● QUOTED TEXT
((

The Spam Filter sits in front of your verification step and rejects requests that already look abusive before any further processing happens. It works in two layers — Email Filter for fake or disposable addresses, and Traffic Filter for abusive network sources — and each can be tuned independently per site.
Most signup spam doesn't come from random email accounts. It comes from a small set of evasion techniques that turn a single mailbox into thousands of apparent addresses, or from networks of disposable inboxes that exist only to bypass verification.
The Email Filter catches both:
- Throwaway address normalisation. Throwaway variants from Gmail, iCloud, Yahoo and other major providers all resolve to the same mailbox. The filter optionally normalises addresses before applying your rules, so one rule catches every variant.
- Curated default patterns. A maintained ruleset that targets throwaway address tactics from the major providers used to bypass signup verification.

))

● SUPPLIED ENTRIES
((

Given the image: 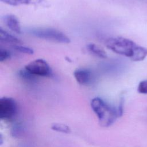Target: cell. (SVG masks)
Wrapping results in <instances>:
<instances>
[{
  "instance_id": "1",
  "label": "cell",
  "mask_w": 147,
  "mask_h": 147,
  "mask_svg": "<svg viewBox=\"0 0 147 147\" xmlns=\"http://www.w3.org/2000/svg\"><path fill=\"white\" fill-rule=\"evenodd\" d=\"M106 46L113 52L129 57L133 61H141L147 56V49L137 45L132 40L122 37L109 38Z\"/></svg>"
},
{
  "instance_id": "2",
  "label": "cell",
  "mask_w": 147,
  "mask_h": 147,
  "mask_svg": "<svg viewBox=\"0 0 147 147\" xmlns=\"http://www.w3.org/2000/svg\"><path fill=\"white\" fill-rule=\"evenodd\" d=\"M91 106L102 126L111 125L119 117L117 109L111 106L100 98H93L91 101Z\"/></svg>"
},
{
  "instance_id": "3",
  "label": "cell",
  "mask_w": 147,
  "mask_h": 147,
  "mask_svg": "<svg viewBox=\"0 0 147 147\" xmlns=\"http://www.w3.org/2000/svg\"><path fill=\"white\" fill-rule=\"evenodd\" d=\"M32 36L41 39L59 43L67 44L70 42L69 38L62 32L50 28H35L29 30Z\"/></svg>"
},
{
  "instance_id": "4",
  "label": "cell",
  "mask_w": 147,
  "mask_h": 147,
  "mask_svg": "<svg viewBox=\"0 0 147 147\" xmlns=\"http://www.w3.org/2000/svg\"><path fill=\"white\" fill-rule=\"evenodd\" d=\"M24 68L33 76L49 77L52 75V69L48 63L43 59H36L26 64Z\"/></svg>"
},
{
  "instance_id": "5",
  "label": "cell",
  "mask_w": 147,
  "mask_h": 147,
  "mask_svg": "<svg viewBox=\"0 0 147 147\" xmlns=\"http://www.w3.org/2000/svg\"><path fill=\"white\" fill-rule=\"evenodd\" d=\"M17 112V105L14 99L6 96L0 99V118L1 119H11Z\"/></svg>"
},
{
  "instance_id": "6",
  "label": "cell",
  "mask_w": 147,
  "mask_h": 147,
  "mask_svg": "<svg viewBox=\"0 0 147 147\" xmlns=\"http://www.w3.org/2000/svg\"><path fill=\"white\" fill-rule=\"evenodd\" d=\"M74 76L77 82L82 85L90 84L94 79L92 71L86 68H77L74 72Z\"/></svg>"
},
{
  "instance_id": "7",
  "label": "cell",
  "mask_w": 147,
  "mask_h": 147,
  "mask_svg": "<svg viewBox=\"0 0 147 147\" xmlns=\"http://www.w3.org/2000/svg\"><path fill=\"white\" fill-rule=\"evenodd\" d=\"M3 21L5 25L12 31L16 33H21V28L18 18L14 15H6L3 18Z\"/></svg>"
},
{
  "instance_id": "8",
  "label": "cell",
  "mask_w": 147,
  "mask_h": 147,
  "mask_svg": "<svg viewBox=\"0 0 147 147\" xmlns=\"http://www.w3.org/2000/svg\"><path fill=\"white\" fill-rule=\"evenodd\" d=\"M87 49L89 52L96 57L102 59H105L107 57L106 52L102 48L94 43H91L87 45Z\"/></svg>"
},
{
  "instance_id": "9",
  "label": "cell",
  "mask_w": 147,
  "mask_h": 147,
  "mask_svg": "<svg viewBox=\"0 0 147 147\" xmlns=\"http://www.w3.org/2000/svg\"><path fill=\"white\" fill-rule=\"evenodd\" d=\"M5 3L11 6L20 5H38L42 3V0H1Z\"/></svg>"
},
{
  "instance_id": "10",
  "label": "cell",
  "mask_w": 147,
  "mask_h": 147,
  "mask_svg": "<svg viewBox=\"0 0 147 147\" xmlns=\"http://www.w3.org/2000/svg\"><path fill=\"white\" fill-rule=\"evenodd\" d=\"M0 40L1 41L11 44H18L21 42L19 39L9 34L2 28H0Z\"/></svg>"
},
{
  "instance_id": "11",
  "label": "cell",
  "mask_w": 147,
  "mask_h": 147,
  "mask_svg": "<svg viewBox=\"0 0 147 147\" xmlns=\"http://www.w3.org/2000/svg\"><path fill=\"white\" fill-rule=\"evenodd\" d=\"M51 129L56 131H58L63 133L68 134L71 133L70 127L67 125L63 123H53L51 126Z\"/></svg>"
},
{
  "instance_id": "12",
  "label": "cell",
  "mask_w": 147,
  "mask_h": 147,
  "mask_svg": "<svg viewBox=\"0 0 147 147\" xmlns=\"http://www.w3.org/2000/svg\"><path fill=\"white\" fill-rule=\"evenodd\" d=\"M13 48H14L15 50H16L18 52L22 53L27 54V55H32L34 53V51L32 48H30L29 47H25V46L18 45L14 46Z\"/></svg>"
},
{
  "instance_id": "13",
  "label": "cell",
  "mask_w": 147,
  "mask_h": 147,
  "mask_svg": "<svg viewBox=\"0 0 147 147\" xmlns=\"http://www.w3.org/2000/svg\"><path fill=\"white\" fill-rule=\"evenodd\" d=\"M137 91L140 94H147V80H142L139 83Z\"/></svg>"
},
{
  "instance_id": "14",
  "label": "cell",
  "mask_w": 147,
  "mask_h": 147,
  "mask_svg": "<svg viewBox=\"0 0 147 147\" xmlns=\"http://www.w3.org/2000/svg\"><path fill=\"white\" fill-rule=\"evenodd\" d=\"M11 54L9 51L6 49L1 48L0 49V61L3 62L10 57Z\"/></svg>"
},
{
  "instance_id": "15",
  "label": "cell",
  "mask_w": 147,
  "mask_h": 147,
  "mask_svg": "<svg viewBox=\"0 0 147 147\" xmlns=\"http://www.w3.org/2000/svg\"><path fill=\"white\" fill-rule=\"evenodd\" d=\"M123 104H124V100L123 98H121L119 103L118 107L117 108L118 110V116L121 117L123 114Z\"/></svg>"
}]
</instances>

))
((

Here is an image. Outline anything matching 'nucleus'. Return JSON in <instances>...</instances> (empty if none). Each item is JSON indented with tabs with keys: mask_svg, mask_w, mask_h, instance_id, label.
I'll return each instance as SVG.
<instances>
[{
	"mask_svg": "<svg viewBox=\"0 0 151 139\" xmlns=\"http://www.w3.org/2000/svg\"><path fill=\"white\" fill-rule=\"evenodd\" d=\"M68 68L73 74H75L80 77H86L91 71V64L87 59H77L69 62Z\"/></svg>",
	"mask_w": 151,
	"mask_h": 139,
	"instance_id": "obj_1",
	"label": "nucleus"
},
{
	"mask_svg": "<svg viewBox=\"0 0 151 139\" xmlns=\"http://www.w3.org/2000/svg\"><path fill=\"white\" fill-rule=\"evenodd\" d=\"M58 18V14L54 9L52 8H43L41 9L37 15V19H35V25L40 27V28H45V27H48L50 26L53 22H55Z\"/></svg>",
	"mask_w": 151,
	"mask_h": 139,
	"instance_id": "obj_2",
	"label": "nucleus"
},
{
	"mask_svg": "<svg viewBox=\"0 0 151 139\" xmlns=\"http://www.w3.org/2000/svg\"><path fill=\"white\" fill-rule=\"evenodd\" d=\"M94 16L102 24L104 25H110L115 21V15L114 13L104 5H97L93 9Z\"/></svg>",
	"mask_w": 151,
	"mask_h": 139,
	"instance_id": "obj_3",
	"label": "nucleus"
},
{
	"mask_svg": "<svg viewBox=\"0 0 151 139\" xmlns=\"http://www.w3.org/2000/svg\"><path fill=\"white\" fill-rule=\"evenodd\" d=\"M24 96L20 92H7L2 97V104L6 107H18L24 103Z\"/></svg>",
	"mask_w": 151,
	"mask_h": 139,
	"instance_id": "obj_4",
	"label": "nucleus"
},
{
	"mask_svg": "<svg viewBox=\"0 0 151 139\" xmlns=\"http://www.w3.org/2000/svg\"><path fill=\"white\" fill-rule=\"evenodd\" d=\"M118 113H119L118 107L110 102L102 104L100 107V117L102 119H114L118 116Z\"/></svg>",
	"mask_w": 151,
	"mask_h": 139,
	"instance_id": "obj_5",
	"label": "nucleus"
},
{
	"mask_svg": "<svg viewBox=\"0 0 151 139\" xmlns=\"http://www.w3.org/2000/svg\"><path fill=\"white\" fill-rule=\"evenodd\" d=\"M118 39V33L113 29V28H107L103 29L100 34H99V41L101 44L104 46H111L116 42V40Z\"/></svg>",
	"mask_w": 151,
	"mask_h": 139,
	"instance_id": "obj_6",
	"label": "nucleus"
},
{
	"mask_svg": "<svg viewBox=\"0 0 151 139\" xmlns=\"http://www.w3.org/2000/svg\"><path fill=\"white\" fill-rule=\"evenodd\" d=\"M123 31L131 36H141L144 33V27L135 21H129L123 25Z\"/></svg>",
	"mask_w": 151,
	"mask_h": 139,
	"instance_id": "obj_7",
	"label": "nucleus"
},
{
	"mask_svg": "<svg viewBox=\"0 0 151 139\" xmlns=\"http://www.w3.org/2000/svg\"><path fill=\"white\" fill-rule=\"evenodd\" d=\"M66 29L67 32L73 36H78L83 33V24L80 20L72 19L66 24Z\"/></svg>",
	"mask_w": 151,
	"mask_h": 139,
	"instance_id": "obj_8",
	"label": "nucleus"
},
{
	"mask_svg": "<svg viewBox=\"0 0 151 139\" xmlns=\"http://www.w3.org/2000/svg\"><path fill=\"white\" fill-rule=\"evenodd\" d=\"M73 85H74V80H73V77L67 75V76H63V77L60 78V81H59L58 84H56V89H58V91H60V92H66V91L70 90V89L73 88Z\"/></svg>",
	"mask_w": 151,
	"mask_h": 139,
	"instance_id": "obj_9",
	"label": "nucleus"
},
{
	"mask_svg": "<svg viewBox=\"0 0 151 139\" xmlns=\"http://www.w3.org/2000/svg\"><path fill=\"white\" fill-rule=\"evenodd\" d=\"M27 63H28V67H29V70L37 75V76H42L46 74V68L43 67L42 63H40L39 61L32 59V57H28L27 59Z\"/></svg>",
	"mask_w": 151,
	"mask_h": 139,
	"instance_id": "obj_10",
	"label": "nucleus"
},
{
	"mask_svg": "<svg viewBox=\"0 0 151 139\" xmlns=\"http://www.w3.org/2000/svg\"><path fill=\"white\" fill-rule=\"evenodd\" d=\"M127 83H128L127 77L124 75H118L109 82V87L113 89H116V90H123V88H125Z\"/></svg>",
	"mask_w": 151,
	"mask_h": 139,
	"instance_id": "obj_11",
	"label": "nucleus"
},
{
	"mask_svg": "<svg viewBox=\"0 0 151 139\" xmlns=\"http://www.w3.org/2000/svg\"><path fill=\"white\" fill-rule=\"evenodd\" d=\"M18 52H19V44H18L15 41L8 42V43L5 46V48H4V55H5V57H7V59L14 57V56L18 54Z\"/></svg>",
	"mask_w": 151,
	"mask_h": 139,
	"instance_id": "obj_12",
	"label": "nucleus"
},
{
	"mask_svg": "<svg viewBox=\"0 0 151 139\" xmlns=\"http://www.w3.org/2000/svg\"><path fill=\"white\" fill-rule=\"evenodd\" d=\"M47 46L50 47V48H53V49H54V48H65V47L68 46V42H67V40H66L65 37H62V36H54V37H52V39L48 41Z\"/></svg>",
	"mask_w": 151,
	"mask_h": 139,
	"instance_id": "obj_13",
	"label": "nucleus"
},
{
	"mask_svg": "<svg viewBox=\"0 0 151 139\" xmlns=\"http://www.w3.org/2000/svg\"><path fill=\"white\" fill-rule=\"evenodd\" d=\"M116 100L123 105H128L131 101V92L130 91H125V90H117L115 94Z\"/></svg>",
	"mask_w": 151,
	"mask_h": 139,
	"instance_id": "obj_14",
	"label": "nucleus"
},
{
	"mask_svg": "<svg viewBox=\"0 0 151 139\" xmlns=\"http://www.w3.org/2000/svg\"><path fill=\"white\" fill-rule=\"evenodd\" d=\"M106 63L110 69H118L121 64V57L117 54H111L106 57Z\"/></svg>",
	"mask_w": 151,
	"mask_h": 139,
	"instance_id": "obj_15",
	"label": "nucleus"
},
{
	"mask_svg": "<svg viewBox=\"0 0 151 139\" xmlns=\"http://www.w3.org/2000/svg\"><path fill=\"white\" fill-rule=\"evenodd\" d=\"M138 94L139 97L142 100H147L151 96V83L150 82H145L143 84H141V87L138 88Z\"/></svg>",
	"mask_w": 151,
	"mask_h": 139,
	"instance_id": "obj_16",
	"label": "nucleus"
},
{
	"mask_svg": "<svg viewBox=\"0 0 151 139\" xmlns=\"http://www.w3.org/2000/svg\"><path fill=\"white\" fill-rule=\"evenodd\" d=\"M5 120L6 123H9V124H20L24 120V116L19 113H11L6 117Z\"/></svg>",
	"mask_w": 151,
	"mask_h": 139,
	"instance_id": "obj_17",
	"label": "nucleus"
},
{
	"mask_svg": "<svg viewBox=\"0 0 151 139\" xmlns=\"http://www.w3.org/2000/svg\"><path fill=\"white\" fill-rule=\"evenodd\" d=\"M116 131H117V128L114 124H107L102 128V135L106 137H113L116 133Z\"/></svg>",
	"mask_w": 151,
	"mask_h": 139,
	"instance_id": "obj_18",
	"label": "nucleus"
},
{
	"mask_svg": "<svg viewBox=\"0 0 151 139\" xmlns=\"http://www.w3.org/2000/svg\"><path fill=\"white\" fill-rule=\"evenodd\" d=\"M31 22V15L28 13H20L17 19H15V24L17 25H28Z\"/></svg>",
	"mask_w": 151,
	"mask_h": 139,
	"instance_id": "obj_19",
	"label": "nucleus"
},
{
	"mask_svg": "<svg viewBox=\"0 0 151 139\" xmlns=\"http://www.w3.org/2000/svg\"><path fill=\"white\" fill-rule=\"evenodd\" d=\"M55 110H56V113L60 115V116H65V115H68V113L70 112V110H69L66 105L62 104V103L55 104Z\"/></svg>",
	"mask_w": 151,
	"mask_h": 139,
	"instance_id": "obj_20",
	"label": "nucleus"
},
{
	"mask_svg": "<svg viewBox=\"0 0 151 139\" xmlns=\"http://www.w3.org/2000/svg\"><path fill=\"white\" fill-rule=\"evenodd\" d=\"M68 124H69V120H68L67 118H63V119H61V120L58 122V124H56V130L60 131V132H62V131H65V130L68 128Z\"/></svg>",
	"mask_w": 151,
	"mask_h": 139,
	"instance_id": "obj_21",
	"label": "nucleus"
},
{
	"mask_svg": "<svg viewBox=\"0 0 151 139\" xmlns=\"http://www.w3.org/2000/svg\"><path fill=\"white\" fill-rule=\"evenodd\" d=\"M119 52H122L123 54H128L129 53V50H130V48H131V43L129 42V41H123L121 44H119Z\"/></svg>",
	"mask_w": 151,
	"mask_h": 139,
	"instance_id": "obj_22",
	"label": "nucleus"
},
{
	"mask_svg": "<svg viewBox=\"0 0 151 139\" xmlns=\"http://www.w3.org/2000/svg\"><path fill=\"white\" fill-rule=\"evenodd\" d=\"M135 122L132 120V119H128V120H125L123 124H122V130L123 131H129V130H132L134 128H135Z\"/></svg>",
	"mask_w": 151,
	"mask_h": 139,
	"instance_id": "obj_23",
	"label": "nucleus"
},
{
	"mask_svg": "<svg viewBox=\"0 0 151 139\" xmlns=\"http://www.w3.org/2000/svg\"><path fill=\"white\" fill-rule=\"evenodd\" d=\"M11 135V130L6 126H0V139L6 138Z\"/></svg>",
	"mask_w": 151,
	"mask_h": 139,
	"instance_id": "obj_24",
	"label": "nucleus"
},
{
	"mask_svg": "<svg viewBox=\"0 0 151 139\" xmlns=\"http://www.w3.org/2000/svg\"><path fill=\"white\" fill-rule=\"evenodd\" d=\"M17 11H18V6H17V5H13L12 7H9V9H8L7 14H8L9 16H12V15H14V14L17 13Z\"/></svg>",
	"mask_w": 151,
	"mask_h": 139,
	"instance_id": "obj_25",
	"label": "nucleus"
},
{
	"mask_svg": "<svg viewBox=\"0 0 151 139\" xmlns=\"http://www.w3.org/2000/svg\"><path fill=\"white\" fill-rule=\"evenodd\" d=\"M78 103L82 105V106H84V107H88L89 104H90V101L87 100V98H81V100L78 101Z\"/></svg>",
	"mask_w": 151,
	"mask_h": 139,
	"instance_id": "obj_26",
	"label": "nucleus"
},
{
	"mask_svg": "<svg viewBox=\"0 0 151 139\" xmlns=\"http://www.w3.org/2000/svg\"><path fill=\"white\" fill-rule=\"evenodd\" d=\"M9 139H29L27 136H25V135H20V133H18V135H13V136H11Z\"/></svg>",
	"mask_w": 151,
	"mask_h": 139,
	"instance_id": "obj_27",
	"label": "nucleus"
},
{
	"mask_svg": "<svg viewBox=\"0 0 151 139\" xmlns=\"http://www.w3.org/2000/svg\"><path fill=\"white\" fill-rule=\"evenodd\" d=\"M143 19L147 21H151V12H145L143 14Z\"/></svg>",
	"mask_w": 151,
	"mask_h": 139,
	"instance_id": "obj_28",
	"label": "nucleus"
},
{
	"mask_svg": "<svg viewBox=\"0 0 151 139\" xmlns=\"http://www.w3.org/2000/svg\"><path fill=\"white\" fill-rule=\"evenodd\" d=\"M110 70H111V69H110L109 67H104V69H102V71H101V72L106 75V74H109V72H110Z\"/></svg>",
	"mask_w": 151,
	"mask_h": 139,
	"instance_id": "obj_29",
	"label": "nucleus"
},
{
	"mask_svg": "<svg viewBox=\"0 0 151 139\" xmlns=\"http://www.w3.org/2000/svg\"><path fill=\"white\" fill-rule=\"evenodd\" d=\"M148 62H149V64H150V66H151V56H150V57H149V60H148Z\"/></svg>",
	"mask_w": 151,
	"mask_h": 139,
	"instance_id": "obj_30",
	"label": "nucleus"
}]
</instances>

))

● EXERCISES
(a) Name every email provider that the spam filter text mentions by name.
(b) Summarize the spam filter text in two sentences.
(c) Transcribe everything in the spam filter text from "Most signup spam" down to "bypass signup verification.".

● EXPECTED RESPONSES
(a) Gmail, iCloud, Yahoo

(b) The Spam Filter rejects abusive-looking requests before verification using two independently tunable layers: an Email Filter for fake or disposable addresses and a Traffic Filter for abusive network sources. Because most signup spam comes from evasion techniques that turn one mailbox into many addresses or from networks of disposable inboxes, the Email Filter counters both through optional address normalization and a maintained set of default patterns.

(c)
Most signup spam doesn't come from random email accounts. It comes from a small set of evasion techniques that turn a single mailbox into thousands of apparent addresses, or from networks of disposable inboxes that exist only to bypass verification.
The Email Filter catches both:
- Throwaway address normalisation. Throwaway variants from Gmail, iCloud, Yahoo and other major providers all resolve to the same mailbox. The filter optionally normalises addresses before applying your rules, so one rule catches every variant.
- Curated default patterns. A maintained ruleset that targets throwaway address tactics from the major providers used to bypass signup verification.